The purpose of executive clemency is to grant mercy where it is warranted, and to correct injustices that cannot, or are not, corrected by the judiciary. While clemency will not, and should not, be used to clear out death row or whittle away at the number of inmates serving life in prison, it is disconcerting that the need to show mercy or correct injustice was present in only three cases in 12 years.
1 comment:
A life sentence should be served for the entirety of the remaining life of a prisoner. Many who receive life sentences should have been executed for their crimes, but have entered into a plea agreement in which the state agrees to a life sentence in order to avoid the expense of a protracted trial. Or in the case of a number of serial killers, an agreement is reached to grant a life sentence in exchange for disclosure of the location of the bodies of one or more murder victims.
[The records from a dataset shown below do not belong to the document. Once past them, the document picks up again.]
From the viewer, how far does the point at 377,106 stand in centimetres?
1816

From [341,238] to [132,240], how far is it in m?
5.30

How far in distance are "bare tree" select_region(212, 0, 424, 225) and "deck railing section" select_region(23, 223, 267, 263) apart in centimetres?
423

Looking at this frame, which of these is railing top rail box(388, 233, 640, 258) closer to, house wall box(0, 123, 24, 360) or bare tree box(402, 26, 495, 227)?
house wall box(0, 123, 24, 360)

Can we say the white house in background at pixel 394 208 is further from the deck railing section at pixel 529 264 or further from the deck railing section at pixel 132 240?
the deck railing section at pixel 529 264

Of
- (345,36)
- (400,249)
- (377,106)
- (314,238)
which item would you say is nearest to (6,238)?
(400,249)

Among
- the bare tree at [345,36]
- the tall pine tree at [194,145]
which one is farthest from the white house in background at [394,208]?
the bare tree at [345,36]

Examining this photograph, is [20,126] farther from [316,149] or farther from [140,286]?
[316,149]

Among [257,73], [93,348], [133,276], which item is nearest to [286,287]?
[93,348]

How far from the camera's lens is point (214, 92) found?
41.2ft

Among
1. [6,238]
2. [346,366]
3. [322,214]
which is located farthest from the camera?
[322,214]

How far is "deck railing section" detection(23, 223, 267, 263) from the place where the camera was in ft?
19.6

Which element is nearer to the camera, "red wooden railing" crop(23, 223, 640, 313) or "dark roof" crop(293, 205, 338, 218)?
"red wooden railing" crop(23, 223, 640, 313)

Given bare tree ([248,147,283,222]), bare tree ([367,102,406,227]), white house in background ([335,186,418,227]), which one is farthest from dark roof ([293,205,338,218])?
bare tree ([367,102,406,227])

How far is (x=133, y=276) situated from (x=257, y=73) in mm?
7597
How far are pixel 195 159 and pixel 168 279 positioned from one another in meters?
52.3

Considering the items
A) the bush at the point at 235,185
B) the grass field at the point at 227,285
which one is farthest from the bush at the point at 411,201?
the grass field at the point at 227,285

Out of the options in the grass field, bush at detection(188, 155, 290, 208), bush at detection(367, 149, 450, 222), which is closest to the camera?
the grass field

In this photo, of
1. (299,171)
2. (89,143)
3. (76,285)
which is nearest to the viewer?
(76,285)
There is far too much leniency in capital cases. Whatever happened to the notion that in the act of committing first degree murder, a person effectively forfeits his own life? If our society fully values human life, then it will reimpose this concept in trials and in sentences for capital murderers. If we really fully value the life of the victim, then the age a capital murderer should not matter. Remember the victim always first and foremost. Consider the circumstances of a guilty murderer only as a mere afterthought, with much less weight than the crime committed against the victim. Few capital murderers will ever be released if this more enlightened approach is adopted.